### INFORMATION
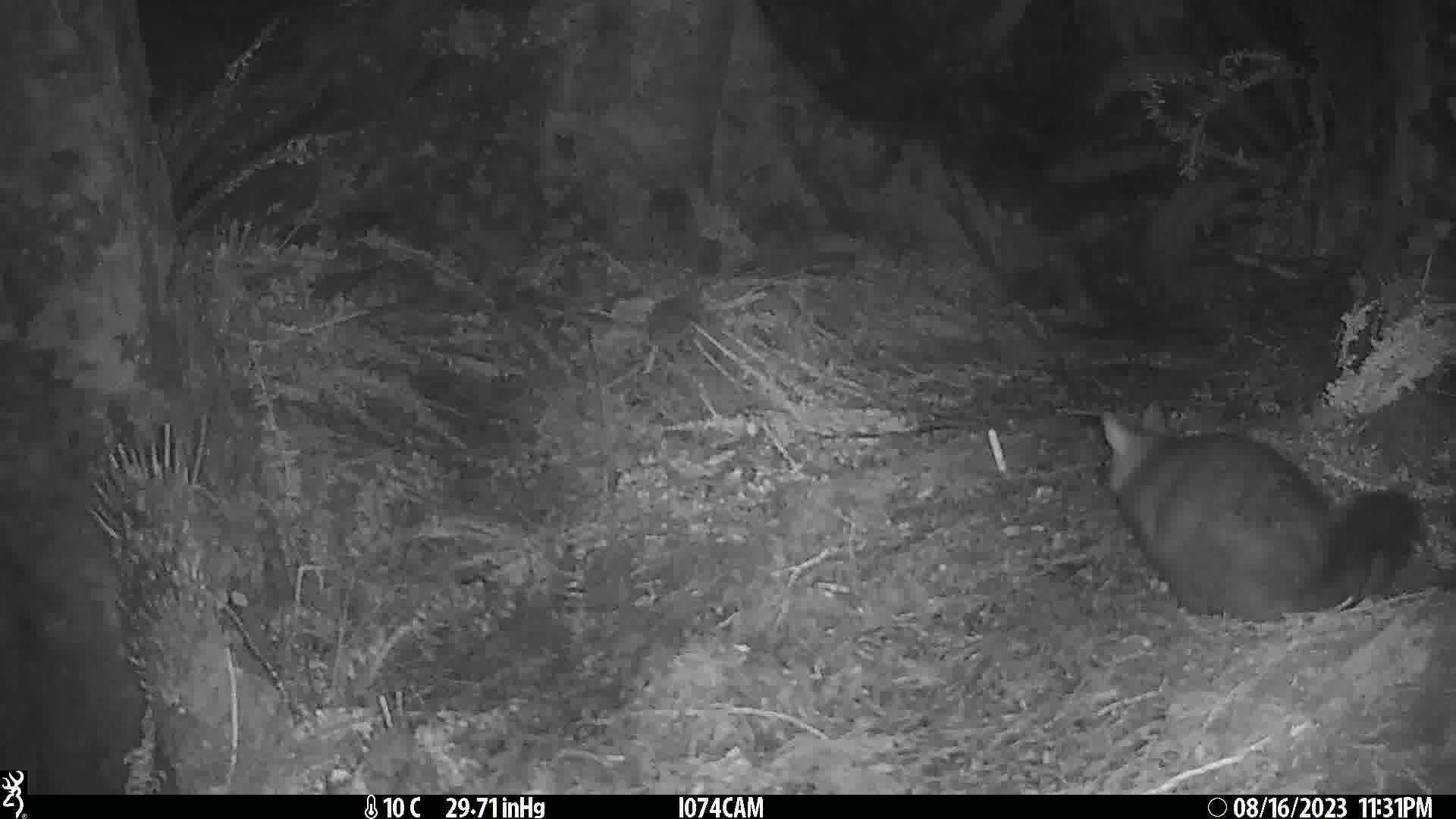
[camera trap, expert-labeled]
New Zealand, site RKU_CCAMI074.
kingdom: Animalia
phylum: Chordata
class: Mammalia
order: Diprotodontia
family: Phalangeridae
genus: Trichosurus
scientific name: Trichosurus vulpecula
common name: common brushtail possum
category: possum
Possum (common brushtail possum) (Trichosurus vulpecula).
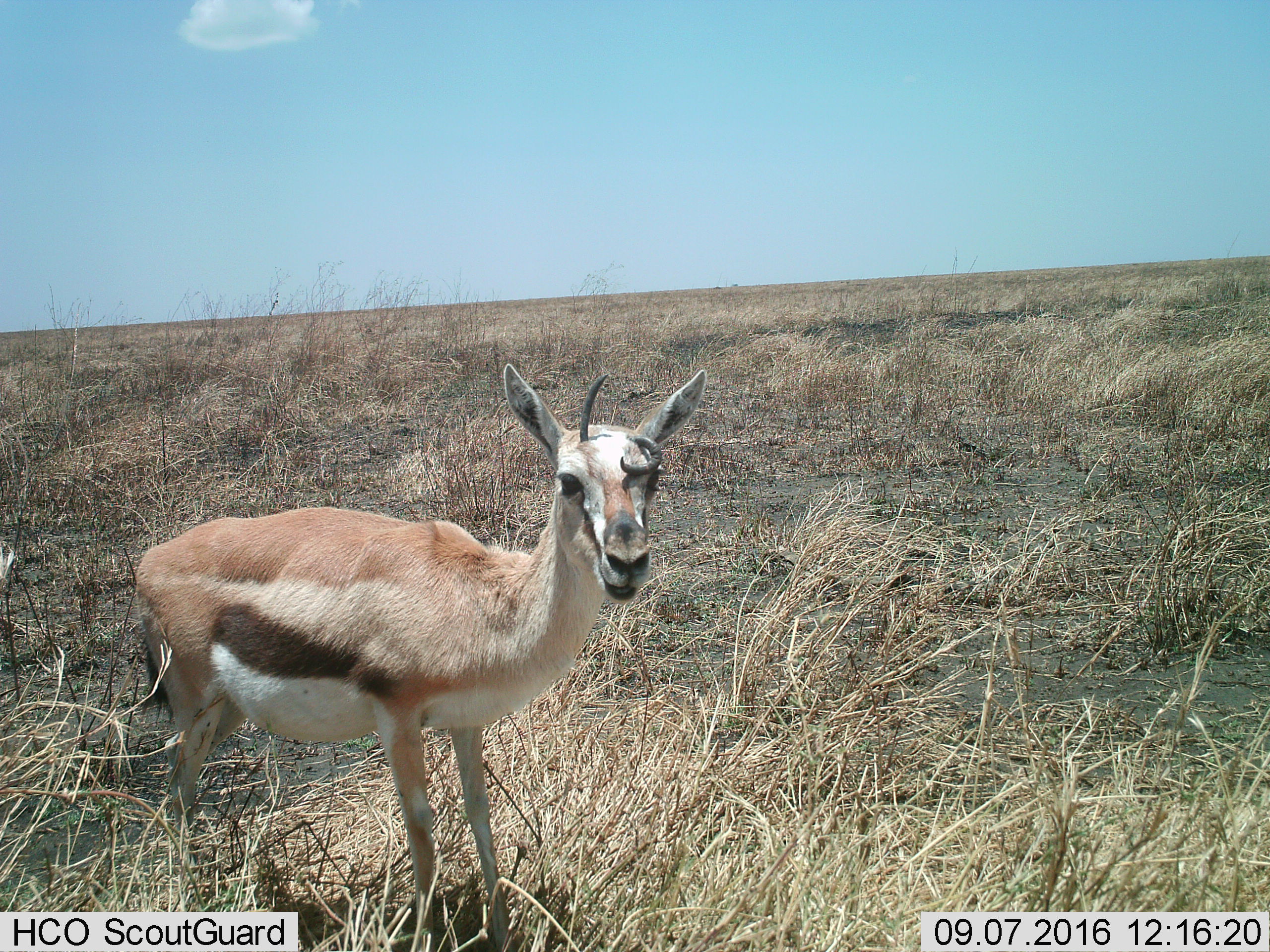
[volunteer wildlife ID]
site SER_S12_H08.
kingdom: Animalia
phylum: Chordata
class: Mammalia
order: Artiodactyla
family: Bovidae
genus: Eudorcas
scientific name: Eudorcas thomsonii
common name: thomson's gazelle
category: gazellethomsons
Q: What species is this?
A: Gazellethomsons (thomson's gazelle) (Eudorcas thomsonii).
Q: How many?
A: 1.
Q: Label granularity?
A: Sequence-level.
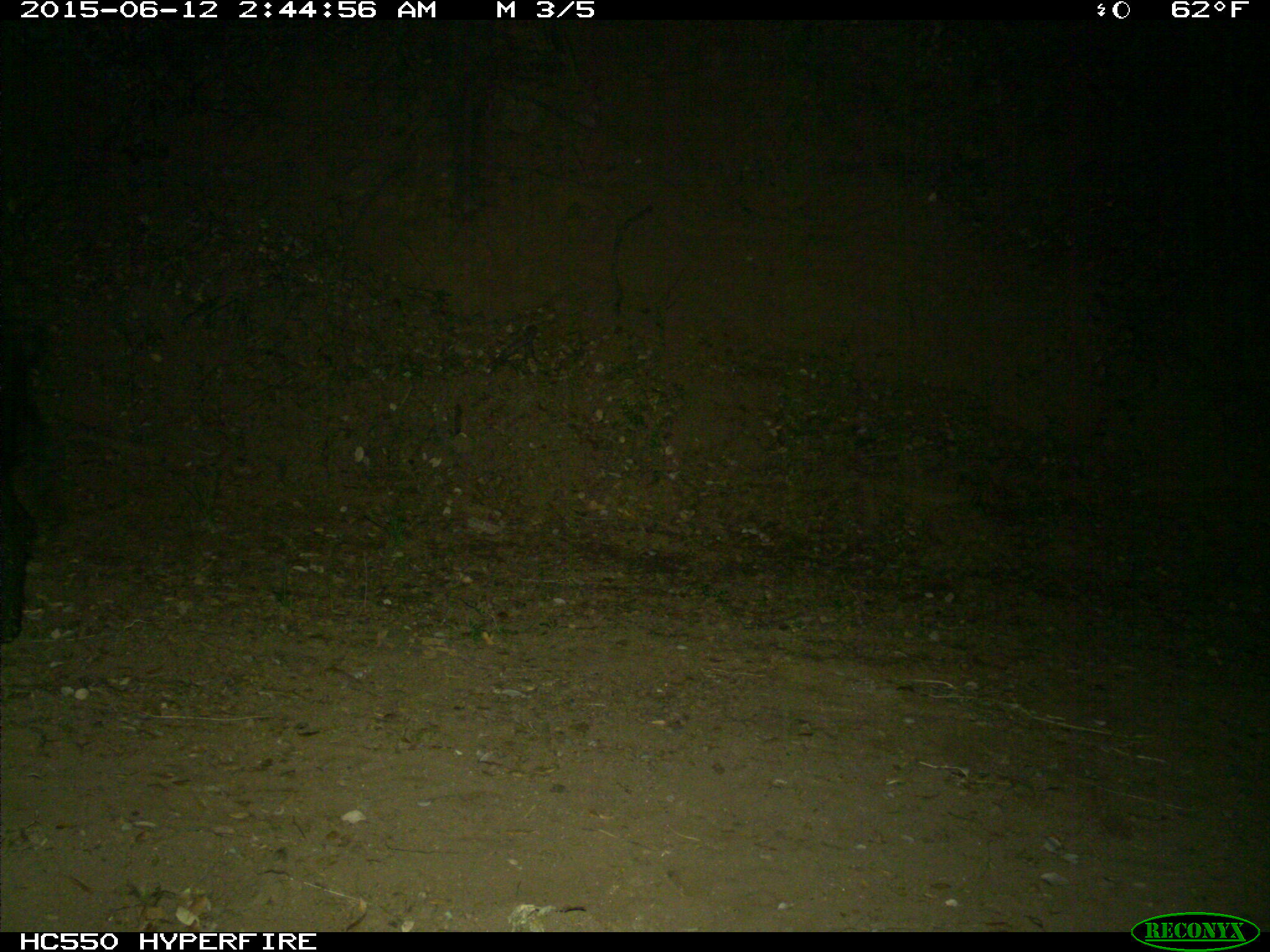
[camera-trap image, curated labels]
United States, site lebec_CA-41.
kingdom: Animalia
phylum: Chordata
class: Mammalia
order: Artiodactyla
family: Suidae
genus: Sus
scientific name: Sus scrofa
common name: wild boar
Sus scrofa (wild boar).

### PROBLEM DESCRIPTION
Exact repeat, pictures omitted: give every line from the top of the records down to and including the line with "scientific name: Eudorcas thomsonii".

### OUTPUT FOR THIS EXERCISE
[camera trap, expert-labeled]
New Zealand, site RKU_CCAMI074.
kingdom: Animalia
phylum: Chordata
class: Mammalia
order: Diprotodontia
family: Phalangeridae
genus: Trichosurus
scientific name: Trichosurus vulpecula
common name: common brushtail possum
category: possum
Possum (common brushtail possum) (Trichosurus vulpecula).
[volunteer wildlife ID]
site SER_S12_H08.
kingdom: Animalia
phylum: Chordata
class: Mammalia
order: Artiodactyla
family: Bovidae
genus: Eudorcas
scientific name: Eudorcas thomsonii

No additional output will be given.